New Mountain Finance Corporation will host a conference call at 10 a.m. Eastern Time on Thursday, May 7, 2020, to discuss its first quarter 2020 financial results. All interested parties may participate in the conference call by dialing +1 (877) 443-9109 approximately 15 minutes prior to the call. International callers should dial +1 (412) 317-1082. This conference call will also be broadcast live over the Internet and can be accessed by all interested parties through the Company's website, http://ir.newmountainfinance.com. To listen to the live call, please go to the Company's website at least 15 minutes prior to the start of the call to register and download any necessary audio software. Following the call, you may access a replay of the event via audio webcast on our website.

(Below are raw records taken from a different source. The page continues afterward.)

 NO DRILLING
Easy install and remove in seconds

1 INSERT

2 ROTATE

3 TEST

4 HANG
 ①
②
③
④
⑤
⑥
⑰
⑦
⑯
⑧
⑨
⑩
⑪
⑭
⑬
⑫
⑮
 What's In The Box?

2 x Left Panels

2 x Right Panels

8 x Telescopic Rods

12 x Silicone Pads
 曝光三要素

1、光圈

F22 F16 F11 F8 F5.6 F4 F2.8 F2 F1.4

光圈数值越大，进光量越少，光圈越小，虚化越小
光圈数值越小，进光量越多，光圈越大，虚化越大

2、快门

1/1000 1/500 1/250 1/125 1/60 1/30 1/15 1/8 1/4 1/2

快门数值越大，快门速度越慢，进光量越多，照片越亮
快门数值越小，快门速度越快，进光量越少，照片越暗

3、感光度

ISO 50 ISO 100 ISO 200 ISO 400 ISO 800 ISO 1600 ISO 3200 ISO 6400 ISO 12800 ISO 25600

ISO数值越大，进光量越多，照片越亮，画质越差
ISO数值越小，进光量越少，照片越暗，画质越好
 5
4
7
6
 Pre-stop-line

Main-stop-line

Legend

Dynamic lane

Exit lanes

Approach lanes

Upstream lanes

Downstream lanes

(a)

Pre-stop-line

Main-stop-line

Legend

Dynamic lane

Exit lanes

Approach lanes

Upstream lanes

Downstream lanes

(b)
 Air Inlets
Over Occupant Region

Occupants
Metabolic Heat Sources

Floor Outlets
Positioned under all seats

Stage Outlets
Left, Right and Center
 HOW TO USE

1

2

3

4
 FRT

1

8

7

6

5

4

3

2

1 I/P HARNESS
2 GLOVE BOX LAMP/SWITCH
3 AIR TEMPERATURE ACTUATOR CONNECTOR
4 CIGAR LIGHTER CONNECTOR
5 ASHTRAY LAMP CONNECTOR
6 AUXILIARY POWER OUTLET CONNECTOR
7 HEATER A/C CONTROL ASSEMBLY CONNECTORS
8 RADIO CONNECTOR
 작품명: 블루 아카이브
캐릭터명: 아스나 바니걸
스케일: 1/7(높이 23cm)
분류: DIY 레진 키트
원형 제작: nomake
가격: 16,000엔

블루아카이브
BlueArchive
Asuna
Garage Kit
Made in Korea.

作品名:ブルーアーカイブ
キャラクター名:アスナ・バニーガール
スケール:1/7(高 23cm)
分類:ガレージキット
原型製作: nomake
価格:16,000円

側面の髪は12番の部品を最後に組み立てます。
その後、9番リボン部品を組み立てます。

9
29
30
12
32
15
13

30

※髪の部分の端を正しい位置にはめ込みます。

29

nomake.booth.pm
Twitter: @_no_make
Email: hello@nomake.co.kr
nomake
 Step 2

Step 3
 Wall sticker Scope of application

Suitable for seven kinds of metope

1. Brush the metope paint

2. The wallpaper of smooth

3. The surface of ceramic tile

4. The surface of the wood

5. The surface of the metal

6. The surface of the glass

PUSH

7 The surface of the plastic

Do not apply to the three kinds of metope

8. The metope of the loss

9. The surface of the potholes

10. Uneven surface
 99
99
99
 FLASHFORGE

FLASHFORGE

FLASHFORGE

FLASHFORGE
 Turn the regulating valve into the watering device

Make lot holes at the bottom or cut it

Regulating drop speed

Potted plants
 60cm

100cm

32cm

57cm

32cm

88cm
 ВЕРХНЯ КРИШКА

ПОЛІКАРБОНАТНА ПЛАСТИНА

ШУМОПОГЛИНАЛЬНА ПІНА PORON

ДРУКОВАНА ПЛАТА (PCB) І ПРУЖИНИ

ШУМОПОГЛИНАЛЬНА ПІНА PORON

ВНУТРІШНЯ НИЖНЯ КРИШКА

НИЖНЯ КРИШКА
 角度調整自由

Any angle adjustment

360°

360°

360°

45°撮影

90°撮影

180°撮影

We will be utilizing a presentation during the conference call and we have posted the presentation to the investor relations section of our website.
ABOUT NEW MOUNTAIN FINANCE CORPORATION
New Mountain Finance Corporation is a closed-end, non-diversified and externally managed investment company that has elected to be regulated as a business development company under the Investment Company Act of 1940, as amended. The Company's investment objective is to generate current income and capital appreciation through the sourcing and origination of debt securities at all levels of the capital structure, including first and second lien debt, notes, bonds and mezzanine securities. The Company's first lien debt may include traditional first lien senior secured loans or unitranche loans. Unitranche loans combine characteristics of traditional first lien senior secured loans as well as second lien and subordinated loans. Unitranche loans will expose the Company to the risks associated with second lien and subordinated loans to the extent it invests in the "last out" tranche. In some cases, the investments may also include small equity interests. The Company's investment activities are managed by its Investment Adviser, New Mountain Finance Advisers BDC, L.L.C., which is an investment adviser registered under the Investment Advisers Act of 1940, as amended. More information about New Mountain Finance Corporation can be found on the Company's website at http://www.newmountainfinance.com.
ABOUT NEW MOUNTAIN CAPITAL
New Mountain Capital is a New York based investment firm focused on long-term business-building and growth investments. The firm currently manages private equity, public equity, and credit funds with over $20 billion in assets under management. New Mountain seeks out what it believes to be the highest quality growth leaders in carefully selected industry sectors and then works intensively with management to build the value of these companies. For more information on New Mountain Capital, please visit http://www.newmountaincapital.com.
Statements included herein may contain "forward-looking statements", which relate to our future operations, future performance or our financial condition. Forward-looking statements are not guarantees of future performance, condition or results and involve a number of risks and uncertainties, including the impact of COVID-19 and related changes in base interest rates and significant volatility on our business, portfolio companies, our industry and the global economy. Actual results and outcomes may differ materially from those anticipated in the forward-looking statements as a result of a variety of factors, including those described from time to time in our filings with the Securities and Exchange Commission or factors that are beyond our control. New Mountain Finance Corporation undertakes no obligation to publicly update or revise any forward-looking statements made herein, except as may be required by law. All forward-looking statements speak only as of the time of this press release.